*To do*:
Each line of the data must be written out again verbatim; no image belongs in the copy.

*Raw data*:
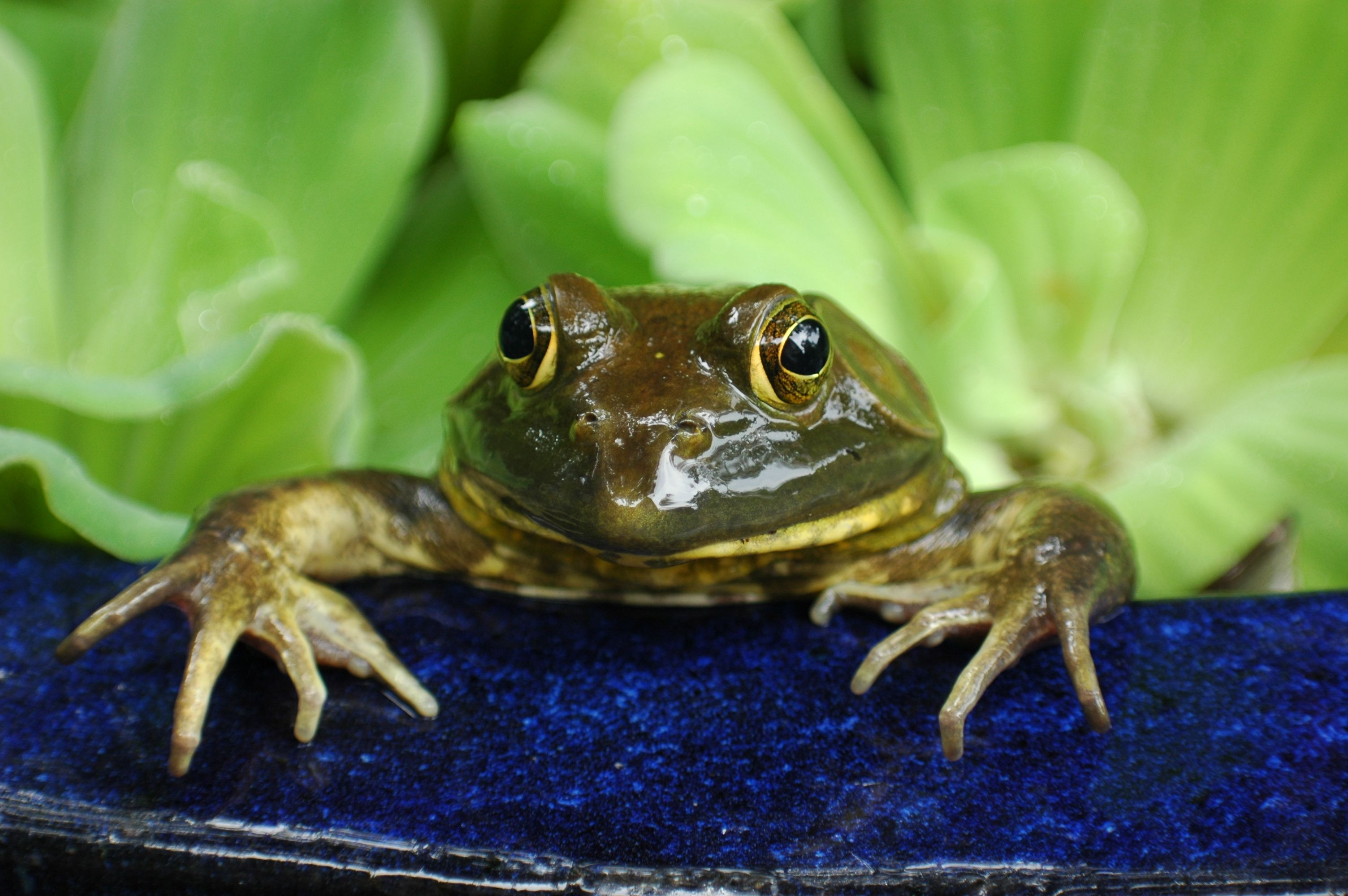 Fun And Fascinating Frog Facts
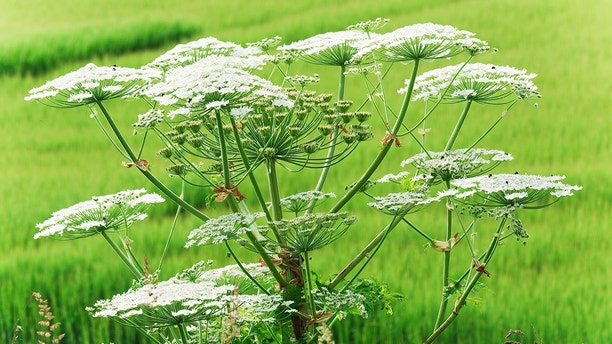 """Giant Hogweed against an out of focus green field.  No friend to gardeners and conservationists , it is much loved by beekeepers (some of whose flock can be seen hard at work on the flowers). This Canon EOS-1D Mk IV image offers a very generous XL size."""
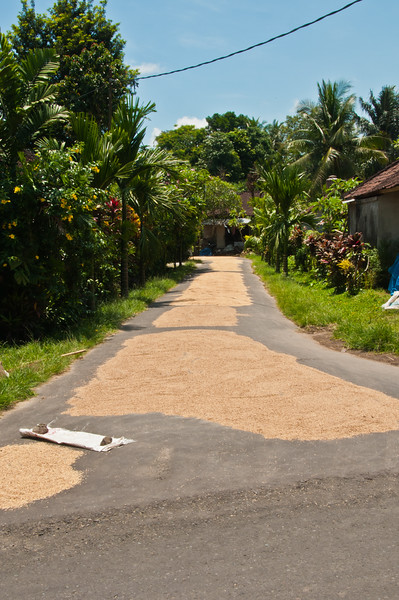 Bali - Ubud walk (25 of 31)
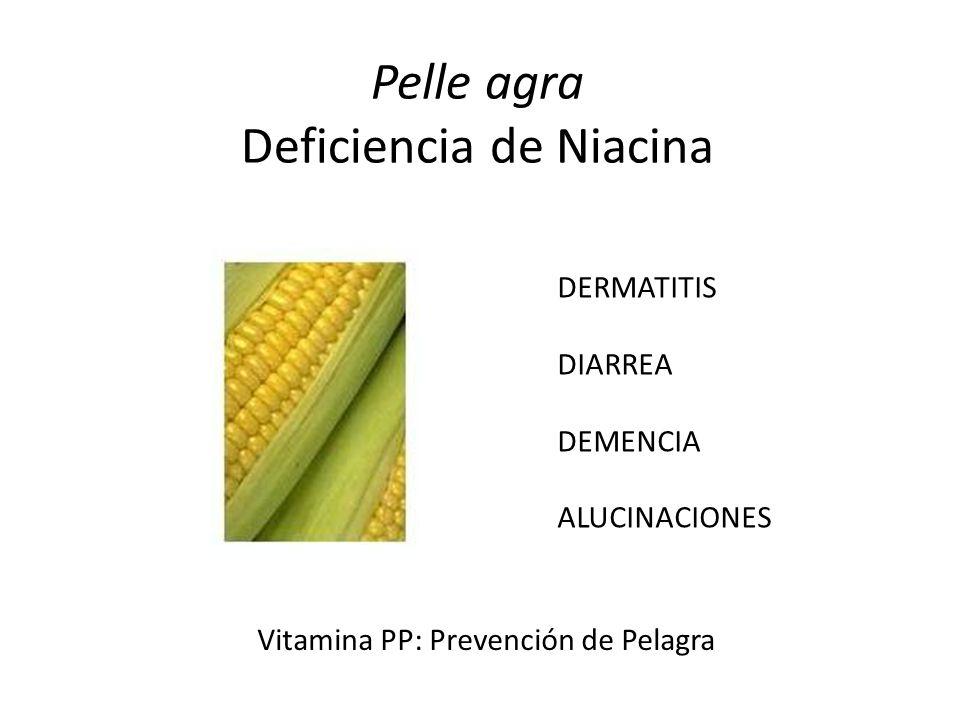 Pelle agra Deficiencia de Niacina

*Solution to the problem*:
 Fun And Fascinating Frog Facts
 """Giant Hogweed against an out of focus green field.  No friend to gardeners and conservationists , it is much loved by beekeepers (some of whose flock can be seen hard at work on the flowers). This Canon EOS-1D Mk IV image offers a very generous XL size."""
 Bali - Ubud walk (25 of 31)
 Pelle agra Deficiencia de Niacina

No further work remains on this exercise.